The cornerstone of SCH control involves large-scale, periodic mass drug administration (MDA) campaigns with praziquantel, primarily aimed at school-age children. Through a long-standing partnership with WHO, this medicine is donated by Merck and distributed free of charge. However, as the prevalence of SCH can vary substantially, even between neighbouring villages, treating all communities equally can lead to significant medicine wastage. Even worse, unnecessary use can drive pathogens to develop resistance to the medicine, putting its long-term efficacy at risk.

More precise, up-to-date granular SCH disease prevalence and incidence data (in the case of retreatment) are required to ensure these precious medicines can be directed to the areas where they are most needed. However, effective mapping and monitoring depend on accurate diagnosis. The WHO currently recommends microscopy-based methods: Kato–Katz thick smear for intestinal SCH and urine filtration for urogenital SCH. These methods are inexpensive and field-adaptable, but they have important limitations. In low-prevalence or post-MDA settings, microscopy lacks sufficient sensitivity. In addition, microscopy is labour-intensive, requiring trained personnel and repeated sampling over multiple days to achieve acceptable diagnostic accuracy.

For Schistosoma mansoni, a WHO-endorsed alternative test has been available for nearly two decades: the point-of-care circulating cathodic antigen (POC‑CCA) urine test. This rapid diagnostic test (RDT) is substantially more sensitive than microscopy in low-endemicity settings and can be deployed at scale, with a single operator performing up to 100 tests per day. A next-generation version, POC‑CCA3, was introduced in 2025 by Landcent, a Dutch social enterprise. This new test demonstrates improved batch-to-batch consistency, addressing a key limitation of earlier versions, while maintaining diagnostic accuracy. POC‑CCA3 is currently available for research use, including prevalence mapping and impact assessments.

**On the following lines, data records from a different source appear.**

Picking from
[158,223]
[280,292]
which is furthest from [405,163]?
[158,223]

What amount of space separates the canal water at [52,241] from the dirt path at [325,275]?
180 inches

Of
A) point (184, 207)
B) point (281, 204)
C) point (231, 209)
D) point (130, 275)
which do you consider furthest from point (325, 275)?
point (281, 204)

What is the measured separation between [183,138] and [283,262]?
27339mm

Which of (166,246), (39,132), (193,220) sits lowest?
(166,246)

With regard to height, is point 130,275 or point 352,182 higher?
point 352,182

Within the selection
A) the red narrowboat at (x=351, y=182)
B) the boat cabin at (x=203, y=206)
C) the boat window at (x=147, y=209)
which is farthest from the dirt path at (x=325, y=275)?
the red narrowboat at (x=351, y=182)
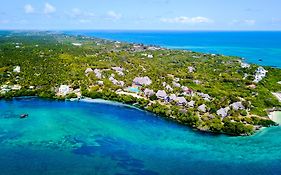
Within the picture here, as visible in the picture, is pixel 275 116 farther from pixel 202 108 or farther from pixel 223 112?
pixel 202 108

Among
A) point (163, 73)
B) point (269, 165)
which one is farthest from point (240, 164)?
point (163, 73)

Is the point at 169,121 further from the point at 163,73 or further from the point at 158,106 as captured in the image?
the point at 163,73

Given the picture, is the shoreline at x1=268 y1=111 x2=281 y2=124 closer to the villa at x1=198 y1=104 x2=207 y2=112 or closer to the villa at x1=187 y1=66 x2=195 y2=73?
the villa at x1=198 y1=104 x2=207 y2=112

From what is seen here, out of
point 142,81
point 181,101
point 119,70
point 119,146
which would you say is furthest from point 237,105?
point 119,70

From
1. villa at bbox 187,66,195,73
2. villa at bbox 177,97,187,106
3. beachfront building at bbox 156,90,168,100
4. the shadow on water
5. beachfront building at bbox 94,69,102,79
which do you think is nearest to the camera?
the shadow on water

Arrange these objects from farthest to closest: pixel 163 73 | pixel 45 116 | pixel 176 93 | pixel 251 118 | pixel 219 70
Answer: pixel 219 70 → pixel 163 73 → pixel 176 93 → pixel 45 116 → pixel 251 118

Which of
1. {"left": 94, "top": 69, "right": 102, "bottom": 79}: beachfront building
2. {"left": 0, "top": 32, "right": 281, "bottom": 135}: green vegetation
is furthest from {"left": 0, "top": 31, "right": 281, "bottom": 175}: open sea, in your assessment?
{"left": 94, "top": 69, "right": 102, "bottom": 79}: beachfront building
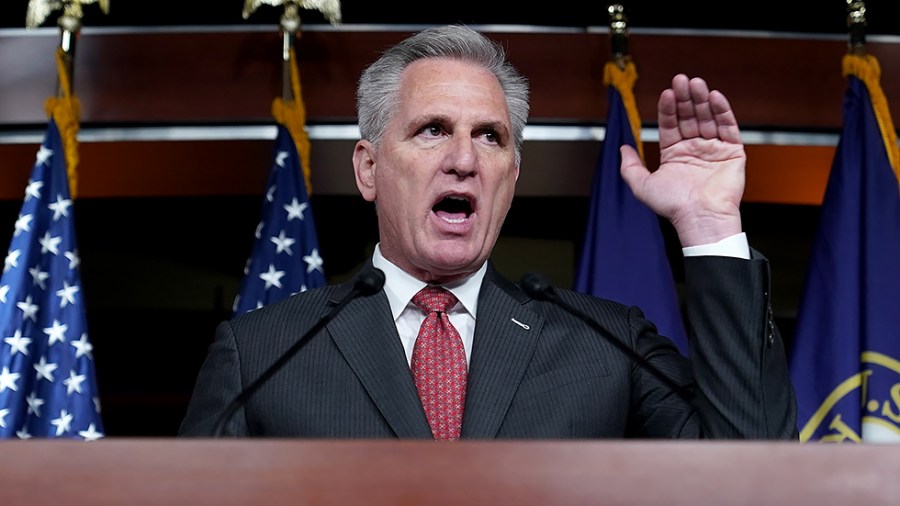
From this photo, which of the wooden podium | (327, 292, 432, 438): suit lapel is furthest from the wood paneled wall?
the wooden podium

However, SCH remains a multi-species disease. Two forms—intestinal and urogenital—are caused by six different Schistosoma species, with S. mansoni and S. haematobium together accounting for most of the global disease burden. A complementary and even more sensitive test that detects both species would revolutionize SCH diagnosis and help to better target MDA campaigns. Improving the efficiency of MDA could even make it possible to routinely include adults in campaigns, further reducing disease transmission and preventing more serious, life‑altering outcomes.

Progress towards diagnostic tests that can detect multiple species across both forms of SCH is being made. The Diagnostic Technical Advisory Group (DTAG), which was formed as an advisory group to the WHO Department of Neglected Tropical Diseases in 2019, has called for more sensitive diagnostic tools for SCH. In response, FIND and partners are developing an RDT that detects– a byproduct of the SCH parasite, the circulating anodic antigen (CAA) – which indicates the presence of an active infection.

In clinical evaluations conducted in Kenya and the Philippines in 2024 and 2025, target sensitivity and specificity were fully met for one species, while sensitivity estimates for the other two fell just below the minimum target. Based on these promising results, plans are advancing to transfer the test to a manufacturer capable of large-scale production, with the test entering the design-lock phase of development.

However, the success of these efforts and others will hinge on prioritization of the development and implementation of new diagnostic tools by policymakers, funders, and other stakeholders. With investment and commitment, innovative diagnostic technologies could help dramatically reduce the burden of SCH, protect the effectiveness of the existing medicines, and bring the 2030 elimination goal within reach.

 

Sarah Hingel is the Head of the Neglected Tropical Diseases programme and the focal lead for schistosomiasis at FIND.

Erik Coumou is the Head of Diagnostics at Landcent Europe BV.

 

Understanding Schistosomiasis There are two major forms of schistosomiasis – intestinal and urogenital – caused by six species: Intestinal form: S. mansoni, S. japonicum, S. mekongi, S. guineensis, and S. intercalatum Urogenital form: S. haematobium  S.haematobium and S. mansoni together cause the greatest disease burden globally. Diagnostic methods at a glance: WHO recommends microscopy-based methods — Kato-Katz (for intestinal forms) and urine filtration (for urogenital forms) — as well as the circulating cathodic antigen (CCA) test for S. mansoni. POC-CCA3, a rapid test for S. mansoni, is currently available. A CAA-based RDT that detects multiple species is in development.